> ENTRIES PROVIDED:
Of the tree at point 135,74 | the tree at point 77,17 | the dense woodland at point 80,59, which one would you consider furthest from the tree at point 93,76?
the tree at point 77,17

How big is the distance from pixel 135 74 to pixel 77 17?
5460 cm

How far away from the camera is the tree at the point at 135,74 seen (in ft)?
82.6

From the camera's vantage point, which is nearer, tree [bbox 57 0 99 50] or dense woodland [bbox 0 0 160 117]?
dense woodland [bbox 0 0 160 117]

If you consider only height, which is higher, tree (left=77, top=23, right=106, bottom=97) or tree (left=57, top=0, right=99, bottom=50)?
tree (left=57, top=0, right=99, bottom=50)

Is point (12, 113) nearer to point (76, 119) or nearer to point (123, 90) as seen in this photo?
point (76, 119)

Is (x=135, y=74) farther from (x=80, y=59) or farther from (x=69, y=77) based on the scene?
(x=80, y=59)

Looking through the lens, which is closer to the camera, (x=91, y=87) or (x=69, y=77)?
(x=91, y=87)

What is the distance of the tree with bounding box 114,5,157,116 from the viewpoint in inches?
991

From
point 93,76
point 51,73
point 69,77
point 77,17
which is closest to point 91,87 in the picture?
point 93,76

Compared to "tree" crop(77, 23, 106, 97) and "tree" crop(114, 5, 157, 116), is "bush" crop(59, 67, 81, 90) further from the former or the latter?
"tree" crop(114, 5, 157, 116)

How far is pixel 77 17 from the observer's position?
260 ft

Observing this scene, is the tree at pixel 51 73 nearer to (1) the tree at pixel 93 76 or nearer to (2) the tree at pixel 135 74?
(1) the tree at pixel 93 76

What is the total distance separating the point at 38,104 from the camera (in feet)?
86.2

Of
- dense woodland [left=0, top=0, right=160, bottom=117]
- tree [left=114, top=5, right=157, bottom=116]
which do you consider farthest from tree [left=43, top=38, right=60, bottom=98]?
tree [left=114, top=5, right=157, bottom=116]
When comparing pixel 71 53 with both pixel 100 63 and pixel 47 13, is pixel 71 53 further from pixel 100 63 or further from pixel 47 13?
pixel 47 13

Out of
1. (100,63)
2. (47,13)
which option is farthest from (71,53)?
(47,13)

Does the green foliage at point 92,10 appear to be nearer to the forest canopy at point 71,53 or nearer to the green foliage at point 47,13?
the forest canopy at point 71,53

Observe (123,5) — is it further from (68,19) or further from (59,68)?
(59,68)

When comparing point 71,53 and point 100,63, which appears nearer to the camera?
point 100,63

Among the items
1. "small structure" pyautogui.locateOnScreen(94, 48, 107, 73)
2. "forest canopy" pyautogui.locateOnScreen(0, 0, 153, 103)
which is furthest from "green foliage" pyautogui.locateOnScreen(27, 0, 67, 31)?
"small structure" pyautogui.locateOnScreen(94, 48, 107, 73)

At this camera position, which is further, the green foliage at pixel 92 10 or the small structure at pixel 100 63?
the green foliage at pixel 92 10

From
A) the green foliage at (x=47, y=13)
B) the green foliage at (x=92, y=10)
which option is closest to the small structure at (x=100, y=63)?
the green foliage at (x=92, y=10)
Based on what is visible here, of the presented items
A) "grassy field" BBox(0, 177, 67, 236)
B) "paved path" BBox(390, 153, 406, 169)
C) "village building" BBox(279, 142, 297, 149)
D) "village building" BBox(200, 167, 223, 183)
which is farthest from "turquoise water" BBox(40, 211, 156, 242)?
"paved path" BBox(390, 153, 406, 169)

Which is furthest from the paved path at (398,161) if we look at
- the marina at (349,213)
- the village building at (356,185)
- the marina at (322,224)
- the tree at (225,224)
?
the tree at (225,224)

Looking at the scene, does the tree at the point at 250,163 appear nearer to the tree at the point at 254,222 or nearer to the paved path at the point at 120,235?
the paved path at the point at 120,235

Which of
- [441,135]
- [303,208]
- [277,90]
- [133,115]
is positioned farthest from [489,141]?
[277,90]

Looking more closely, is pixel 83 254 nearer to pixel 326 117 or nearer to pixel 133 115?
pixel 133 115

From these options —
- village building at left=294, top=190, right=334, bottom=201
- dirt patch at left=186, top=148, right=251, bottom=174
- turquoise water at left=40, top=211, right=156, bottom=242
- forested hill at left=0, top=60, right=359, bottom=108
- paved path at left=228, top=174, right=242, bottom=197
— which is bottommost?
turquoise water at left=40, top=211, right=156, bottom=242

> DIRECTION: Could you write out the whole listing above again, word for word and unchanged?

> SOLUTION FOR THIS EXERCISE:
Of the tree at point 135,74 | the tree at point 77,17 | the dense woodland at point 80,59, which one would you consider furthest from the tree at point 93,76?
the tree at point 77,17

How big is the distance from pixel 135 74 to pixel 77 17?
5460 cm

How far away from the camera is the tree at the point at 135,74 seen (in ft)?
82.6

From the camera's vantage point, which is nearer, tree [bbox 57 0 99 50] or dense woodland [bbox 0 0 160 117]?
dense woodland [bbox 0 0 160 117]

If you consider only height, which is higher, tree (left=77, top=23, right=106, bottom=97) or tree (left=57, top=0, right=99, bottom=50)?
tree (left=57, top=0, right=99, bottom=50)

Is point (12, 113) nearer to point (76, 119) or nearer to point (123, 90) as seen in this photo?
point (76, 119)

Is (x=135, y=74) farther from (x=80, y=59) or farther from (x=69, y=77) based on the scene?
(x=80, y=59)

Looking through the lens, which is closer to the camera, (x=91, y=87) or (x=69, y=77)?
(x=91, y=87)

What is the distance of the tree with bounding box 114,5,157,116 from the viewpoint in inches?
991

From
point 93,76
point 51,73
point 69,77
point 77,17
which is closest to point 91,87 in the picture?
point 93,76

Compared to "tree" crop(77, 23, 106, 97) and "tree" crop(114, 5, 157, 116), is "bush" crop(59, 67, 81, 90) further from the former or the latter?
"tree" crop(114, 5, 157, 116)

How far is pixel 77 17 from the observer's position?
260 ft

Observing this scene, is the tree at pixel 51 73 nearer to (1) the tree at pixel 93 76 or nearer to (2) the tree at pixel 135 74?
(1) the tree at pixel 93 76

What is the total distance separating the point at 38,104 from the camera (in feet)?
86.2

Of
- dense woodland [left=0, top=0, right=160, bottom=117]
- tree [left=114, top=5, right=157, bottom=116]
which do you consider farthest from tree [left=43, top=38, right=60, bottom=98]?
tree [left=114, top=5, right=157, bottom=116]
When comparing pixel 71 53 with both pixel 100 63 and pixel 47 13, is pixel 71 53 further from pixel 100 63 or further from pixel 47 13?
pixel 47 13

Out of
1. (100,63)
2. (47,13)
which option is farthest from (71,53)?
(47,13)

Does the green foliage at point 92,10 appear to be nearer to the forest canopy at point 71,53 or nearer to the green foliage at point 47,13?
the forest canopy at point 71,53

Observe (123,5) — is it further from (68,19) or further from (59,68)?
(59,68)

When comparing point 71,53 and point 100,63, which appears nearer to the camera?
point 100,63

Among the items
1. "small structure" pyautogui.locateOnScreen(94, 48, 107, 73)
2. "forest canopy" pyautogui.locateOnScreen(0, 0, 153, 103)
which is furthest from "green foliage" pyautogui.locateOnScreen(27, 0, 67, 31)?
"small structure" pyautogui.locateOnScreen(94, 48, 107, 73)

At this camera position, which is further, the green foliage at pixel 92 10 or the small structure at pixel 100 63?
the green foliage at pixel 92 10

From
A) the green foliage at (x=47, y=13)
B) the green foliage at (x=92, y=10)
which option is closest to the small structure at (x=100, y=63)?
the green foliage at (x=92, y=10)
Based on what is visible here, of the presented items
A) "grassy field" BBox(0, 177, 67, 236)
B) "paved path" BBox(390, 153, 406, 169)
C) "village building" BBox(279, 142, 297, 149)
D) "village building" BBox(200, 167, 223, 183)
which is farthest from "turquoise water" BBox(40, 211, 156, 242)?
"paved path" BBox(390, 153, 406, 169)

Which is furthest from the paved path at (398,161) if we look at
- the marina at (349,213)
- the village building at (356,185)
- the marina at (322,224)
- the tree at (225,224)
?
the tree at (225,224)

Looking at the scene, does the tree at the point at 250,163 appear nearer to the tree at the point at 254,222 or nearer to the paved path at the point at 120,235?
the paved path at the point at 120,235

Which of
- [441,135]
- [303,208]
- [277,90]
- [133,115]
is positioned farthest from [489,141]?
[277,90]

Looking more closely, is pixel 83 254 nearer to pixel 326 117 or nearer to pixel 133 115?
pixel 133 115

From these options —
- village building at left=294, top=190, right=334, bottom=201
- dirt patch at left=186, top=148, right=251, bottom=174
- turquoise water at left=40, top=211, right=156, bottom=242
- forested hill at left=0, top=60, right=359, bottom=108
- paved path at left=228, top=174, right=242, bottom=197
— which is bottommost?
turquoise water at left=40, top=211, right=156, bottom=242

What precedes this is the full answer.